A Bokononist’s Guide to Christian Nationalism

Busy, busy, busy. The puppets dance, the flags wave, and the faithful chant their rehearsed hymns of power. Christian Nationalism is not a faith but a performance, an elaborate pageant staged around a hollow center. It brings to mind Vonnegut’s “wampeter,” a meaningless object around which lives and narratives orbit, wrongly convinced of its truth.
The men and women who anchor themselves to this cause have memorized their lines. They recite the verses they favor, skip the ones that challenge them, and wield scripture like a club. They speak with certainty, strut with moral confidence, and call it religion. But what they’ve constructed is not a spiritual body. It is a granfalloon, a false collective bound by grievance, nationalism, and a desperate desire to be seen as chosen.
Christian Nationalism is full pageantry. It is a costume drama in which each actor dresses the part of a persecuted saint while gripping the tools of dominance. It is cosplay for those who long for a mythic past that never was and fantasize about a future where they reign supreme. To maintain the illusion, they must forget the fundamentals. Jesus, after all, was a brown-skinned outsider who preached love, humility, and resistance to empire. To remember this would shatter the fantasy.
So, the script is rewritten.
“Blessed are the meek” becomes “Blessed are the strong.”
“Love your neighbor” becomes “Build a wall.”
“Sell what you have and give to the poor” becomes “The poor are lazy.”
The actors stay in character. The play continues. The faith they claim is not in God but in their own curated righteousness.
Beneath its theatrical robes, Christian Nationalism is a religion of complaint. It holds the throne and the cross and insists on being seen as ruler and victim. It governs with one hand while wailing with the other. It claims censorship from the heights of television studios, laments persecution from the safety of megachurch pulpits, and declares war while holding the pen that writes the laws. Its suffering is synthetic, designed to sanctify its power. There must be a battle so they can play the brave.
The whisper from Vonnegut’s Bokonon echoes here, too. “See the cat? See the cradle?” But they do not look.
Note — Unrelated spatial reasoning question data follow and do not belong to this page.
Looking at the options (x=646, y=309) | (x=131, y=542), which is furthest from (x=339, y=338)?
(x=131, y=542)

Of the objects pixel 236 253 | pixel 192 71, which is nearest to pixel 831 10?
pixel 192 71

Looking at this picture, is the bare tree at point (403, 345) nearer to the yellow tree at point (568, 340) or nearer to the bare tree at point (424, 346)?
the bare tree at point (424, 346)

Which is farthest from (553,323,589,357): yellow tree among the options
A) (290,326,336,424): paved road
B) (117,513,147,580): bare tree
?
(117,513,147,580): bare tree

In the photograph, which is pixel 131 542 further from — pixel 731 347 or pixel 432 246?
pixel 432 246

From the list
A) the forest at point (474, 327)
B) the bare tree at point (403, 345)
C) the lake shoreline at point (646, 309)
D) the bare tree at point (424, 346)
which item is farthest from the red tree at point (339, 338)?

Because the truth of Christian Nationalism is about control and obedience. It trades in fear. Fear the stranger. Fear the immigrant. Fear the teacher. Fear the woman who speaks. Fear the child who learns. Fear the body that resists. In this theology, the Bible is no longer a book of peace. It is a political instrument, a tool of conquest, a license for cruelty. Jesus is no longer a carpenter or a prophet. He is refashioned into a golden idol, a white, gun-wielding politician whose commandments align neatly with national policy.
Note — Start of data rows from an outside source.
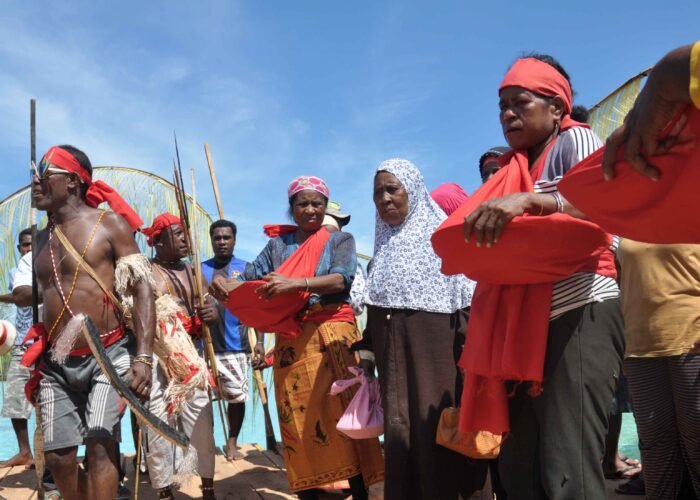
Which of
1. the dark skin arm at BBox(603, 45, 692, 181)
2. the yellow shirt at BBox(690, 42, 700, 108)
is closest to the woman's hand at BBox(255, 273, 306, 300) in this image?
the dark skin arm at BBox(603, 45, 692, 181)

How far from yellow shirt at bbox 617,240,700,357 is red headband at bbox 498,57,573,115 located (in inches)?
44.7

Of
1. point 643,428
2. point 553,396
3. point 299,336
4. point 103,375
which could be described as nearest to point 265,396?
point 299,336

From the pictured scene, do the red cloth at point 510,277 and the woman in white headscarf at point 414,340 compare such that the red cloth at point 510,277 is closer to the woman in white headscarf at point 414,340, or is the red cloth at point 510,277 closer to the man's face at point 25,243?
the woman in white headscarf at point 414,340

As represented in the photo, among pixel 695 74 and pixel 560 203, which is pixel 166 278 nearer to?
pixel 560 203

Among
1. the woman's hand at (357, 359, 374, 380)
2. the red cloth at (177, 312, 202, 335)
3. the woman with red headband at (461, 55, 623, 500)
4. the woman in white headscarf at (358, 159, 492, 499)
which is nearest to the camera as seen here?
the woman with red headband at (461, 55, 623, 500)

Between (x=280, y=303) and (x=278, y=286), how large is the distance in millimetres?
217

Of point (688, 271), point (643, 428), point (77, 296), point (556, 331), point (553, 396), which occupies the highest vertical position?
point (77, 296)

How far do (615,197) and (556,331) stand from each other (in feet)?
2.41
This is not the Jesus of Nazareth. This is American Jesus™. He is branded and sold, scrubbed clean of subversion. He doesn’t flip tables; he signs real estate deals. He doesn’t feed the hungry; he scolds them. He doesn’t turn the other cheek; he launches preemptive strikes. American Jesus™ is perpetually angry. His hands grip power, not bread. His voice echoes with dominance, not grace. And he is always for sale.
The most successful deceit of Christian Nationalism in the ability to convince its followers that they are righteous even as they betray the very teachings they claim to revere. It tells the poor to despise the poorer. It tells the oppressed to trust their oppressors. It tells the powerful they are under siege. The lie is vast, loud, and all-consuming. To question it would require unraveling the entire story they’ve told themselves about who they are. So they do not.
Vonnegut again: “All the true things I am about to tell you are shameless lies.” That, perhaps, is the central scripture of this movement. It does not seek truth or God. It seeks dominance and control. It does not seek heaven. It seeks a throne.
And so the flags keep waving. The puppets keep dancing. The chants keep echoing. “See the cat? See the cradle?” The shape of the lie remains intact.
For those who see through it, the task is to name it. To point to the absurdity. To call out the cracks. To remind others that the emperor’s garments are not robes of truth but scraps of propaganda, stitched together by fear.
And when the movement demands your submission, when it insists that its gospel is the only gospel, its kingdom the only kingdom, resist with laughter. Laugh because laughter is the one force authoritarianism cannot co-opt. Laugh because mockery is a solvent. It breaks the spell. It cuts the strings.
To laugh is to say, “I see through this.” To laugh is to say, “You do not own me.” To laugh is to reclaim joy, clarity, and agency from a system built on illusion.
As Bokonon taught: “Live by the foma that make you brave and kind and healthy and happy.” And let their foma,their falsehoods, their bluster, their holy theater, shrivel in the daylight.